I am looking for ways others convert a new project into useable information, beyond hand written cutlists, manual CAD drawings (TurboCAD), lots of experience and patience.
I realize each shop does different work, and lots are custom shops, as we are, but I believe the concept for handling an order should still be the same, as long as the order resembles previous projects.
I do not understand why we should repeatedly list obvious parts (like our standard door always has 2 stiles, they are always the length of the door, they are always the thickness of the door, they always consist of the same components - core staves, 2 veneers, etc.). To me, this could all be controlled with some parameters (such as stile width, wood species).
Our company is willing to invest in software, but I have little sense of direction in this. If you have been there, and found a better way (or not), your input will be very beneficial.
(Architectural Woodworking Forum)
From contributor K:
I use simple Excel spreadsheets. I have it set up so that you just enter the width and height of the door and it calculates the sizes of each part. Build a different spread sheet for each style you make.
One function that I use frequently is what I call the "standard deduction" function. Each part can be solved for by using a standard deduction. You basically start with the overall dimension and subtract a predetermined measurement to arrive at a specific part measurement.

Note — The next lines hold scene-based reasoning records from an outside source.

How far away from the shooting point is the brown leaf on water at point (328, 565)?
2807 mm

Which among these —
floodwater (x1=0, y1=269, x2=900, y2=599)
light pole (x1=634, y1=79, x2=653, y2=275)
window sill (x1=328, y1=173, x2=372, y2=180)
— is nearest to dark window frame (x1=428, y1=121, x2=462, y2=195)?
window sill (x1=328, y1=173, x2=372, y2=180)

For example, when building cabinets, I use the outside width as a starting point, and since no other part will be wider than that, it's all subtraction from there.
Here is an example. For the bottom piece and top stretcher, I have the auto sum function set to subtract 1.5" from the overall width to arrive at the part size (.75" per side x 2). For the drawer front and back, it subtracts 4" (.75" per side panel, .5" per drawer slide, and .75" per drawer side, x 2 for each side).
The program is set up so that all I enter is the outside width dimension and it spits out a half dozen dimensions for all the pieces. If I ever add anything new to my cabinets, all I need to do is add another function to figure for the measurement.